You may need to compare very different parts of the outcome in a single reward function. This can be hard to balance correctly, as the reward function is a single scalar value and you have to define what it means to balance between different objectives within a single scenario. If you do have very different metrics that you want to combine then you need to think harder about what that means:
Where possible, flatten the reward signal into the same units and base your goals around them. For instance, in business and production processes if may be possible to use currency as the units of reward and convert things such as energy used, transport distance, etc., into that currency.
For highly negative/unwanted outcomes, instead of assigning a negative reward, consider whether a constraint on the environment is more appropriate.

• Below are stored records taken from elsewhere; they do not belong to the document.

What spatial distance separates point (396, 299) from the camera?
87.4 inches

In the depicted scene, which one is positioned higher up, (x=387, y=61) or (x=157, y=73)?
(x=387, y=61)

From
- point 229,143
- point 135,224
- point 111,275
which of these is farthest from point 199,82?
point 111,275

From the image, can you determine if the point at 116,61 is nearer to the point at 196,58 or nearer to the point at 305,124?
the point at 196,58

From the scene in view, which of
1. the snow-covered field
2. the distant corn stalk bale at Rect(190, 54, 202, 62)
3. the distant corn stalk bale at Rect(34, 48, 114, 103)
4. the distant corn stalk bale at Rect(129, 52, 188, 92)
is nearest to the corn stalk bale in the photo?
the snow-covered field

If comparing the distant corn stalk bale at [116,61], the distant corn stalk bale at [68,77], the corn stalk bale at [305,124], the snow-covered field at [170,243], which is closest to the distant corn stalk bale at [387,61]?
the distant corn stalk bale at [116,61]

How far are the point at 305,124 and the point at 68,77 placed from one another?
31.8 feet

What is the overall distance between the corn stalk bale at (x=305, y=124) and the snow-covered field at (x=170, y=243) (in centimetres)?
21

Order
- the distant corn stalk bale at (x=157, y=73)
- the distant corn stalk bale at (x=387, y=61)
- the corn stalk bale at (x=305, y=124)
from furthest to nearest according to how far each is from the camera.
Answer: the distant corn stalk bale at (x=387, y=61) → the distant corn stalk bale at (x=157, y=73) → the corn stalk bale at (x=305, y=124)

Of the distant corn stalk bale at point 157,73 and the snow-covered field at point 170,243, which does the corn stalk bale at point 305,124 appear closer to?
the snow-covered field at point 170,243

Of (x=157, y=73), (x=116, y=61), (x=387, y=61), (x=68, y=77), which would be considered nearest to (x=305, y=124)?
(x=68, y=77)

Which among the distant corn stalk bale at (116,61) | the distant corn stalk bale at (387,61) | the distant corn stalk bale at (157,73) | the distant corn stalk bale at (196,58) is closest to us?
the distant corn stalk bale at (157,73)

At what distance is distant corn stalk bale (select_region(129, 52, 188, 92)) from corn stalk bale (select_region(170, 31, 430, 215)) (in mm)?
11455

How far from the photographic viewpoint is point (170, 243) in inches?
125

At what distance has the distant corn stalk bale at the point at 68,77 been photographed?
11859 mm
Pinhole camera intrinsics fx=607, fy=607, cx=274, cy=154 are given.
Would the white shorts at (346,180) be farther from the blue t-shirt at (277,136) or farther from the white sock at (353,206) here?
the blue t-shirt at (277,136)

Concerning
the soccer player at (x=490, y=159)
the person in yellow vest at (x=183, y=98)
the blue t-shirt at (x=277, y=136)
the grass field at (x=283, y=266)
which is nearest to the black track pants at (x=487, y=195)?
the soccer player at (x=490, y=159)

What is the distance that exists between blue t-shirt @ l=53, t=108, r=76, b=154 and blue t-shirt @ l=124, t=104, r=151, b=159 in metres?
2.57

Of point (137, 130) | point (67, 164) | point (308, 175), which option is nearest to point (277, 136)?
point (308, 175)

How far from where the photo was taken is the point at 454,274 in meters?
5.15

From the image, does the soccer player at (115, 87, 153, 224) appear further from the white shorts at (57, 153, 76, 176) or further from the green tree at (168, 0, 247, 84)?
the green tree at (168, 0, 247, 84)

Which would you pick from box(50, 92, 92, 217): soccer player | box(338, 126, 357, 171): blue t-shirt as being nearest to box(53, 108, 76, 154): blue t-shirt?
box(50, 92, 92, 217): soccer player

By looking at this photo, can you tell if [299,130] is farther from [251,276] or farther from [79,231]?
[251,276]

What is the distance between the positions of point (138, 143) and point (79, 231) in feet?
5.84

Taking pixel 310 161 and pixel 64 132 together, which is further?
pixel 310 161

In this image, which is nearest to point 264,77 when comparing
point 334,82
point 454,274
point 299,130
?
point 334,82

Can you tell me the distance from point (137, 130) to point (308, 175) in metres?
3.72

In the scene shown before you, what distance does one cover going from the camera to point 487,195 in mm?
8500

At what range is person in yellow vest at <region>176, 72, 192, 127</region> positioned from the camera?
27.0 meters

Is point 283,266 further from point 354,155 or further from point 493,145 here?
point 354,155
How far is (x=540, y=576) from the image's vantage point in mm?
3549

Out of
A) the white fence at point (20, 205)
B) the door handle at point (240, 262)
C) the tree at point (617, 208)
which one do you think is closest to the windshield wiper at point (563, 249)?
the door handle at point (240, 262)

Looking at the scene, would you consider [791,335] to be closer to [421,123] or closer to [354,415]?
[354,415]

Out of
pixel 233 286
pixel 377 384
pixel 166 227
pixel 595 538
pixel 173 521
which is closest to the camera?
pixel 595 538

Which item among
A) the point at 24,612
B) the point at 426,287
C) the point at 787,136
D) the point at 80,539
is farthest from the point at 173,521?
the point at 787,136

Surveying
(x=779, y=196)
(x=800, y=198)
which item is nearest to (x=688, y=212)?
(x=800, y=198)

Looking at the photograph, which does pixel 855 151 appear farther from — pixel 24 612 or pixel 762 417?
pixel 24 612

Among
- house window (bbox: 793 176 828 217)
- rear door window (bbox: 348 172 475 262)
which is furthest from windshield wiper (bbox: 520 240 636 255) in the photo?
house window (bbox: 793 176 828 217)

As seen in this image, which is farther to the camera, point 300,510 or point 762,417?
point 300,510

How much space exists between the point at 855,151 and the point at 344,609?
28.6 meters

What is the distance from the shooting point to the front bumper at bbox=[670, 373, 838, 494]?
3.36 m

You may have opinions about valid solutions to the environment that you want the agent to use. In which case you can extend or modify the system of rewards to reflect that - e.g. provide a reward for achieving some interim sub-goal, even if it is not directly a result that you care about. This is called reward shaping, and can help in practical ways in difficult problems, but you have to take extra care not to break things.
There are also more sophisticated approaches that use multiple value schemes or no externally applied ones, such as hierarchical reinforcement learning or intrinsic rewards. These may be necessary to address more complex "real life" environments, but are still subject of active research. So bear in mind that all the above advice describes the current mainstream of RL, and there are more options the deeper you research the topic.
Is this purely experimental and down to the programmer of the environment. So, is it a heuristic approach of simply trying different reward values and see how the learning process shapes up?
Generally no. You should base the reward function on the analysis of the problem and your learning goals. And this should be done at the start, before experimenting with hyper-parameters which define the learning process.
If you are trying different values, especially different relative values between different aspects of a problem, then you may be changing what it means for the agent to behave optimally. That might be what you want to do, because you are looking at how you want to frame the original problem to achieve a specific behaviour.
However, outside of inverse reinforcement learning, it is more usual to want an optimal solution to a well-defined problem, as opposed to a solution that matches some other observation that you are willing to change the problem definition to meet.
So, am I right in saying it's just about trying different reward values for actions encoded in the environment and see how it affects the learning?
This is usually not the case.
Instead, think about how you want to define the goals of the agent. Write reward functions that encapsulate those goals. Then focus on changes to the agent that allow it to better learn how to achieve those goals.
Now, you can do it the way round, as you suggest. But what you are doing, in that case, is changing the problem definition, and seeing how well a certain kind of agent can cope with solving each kind of problem.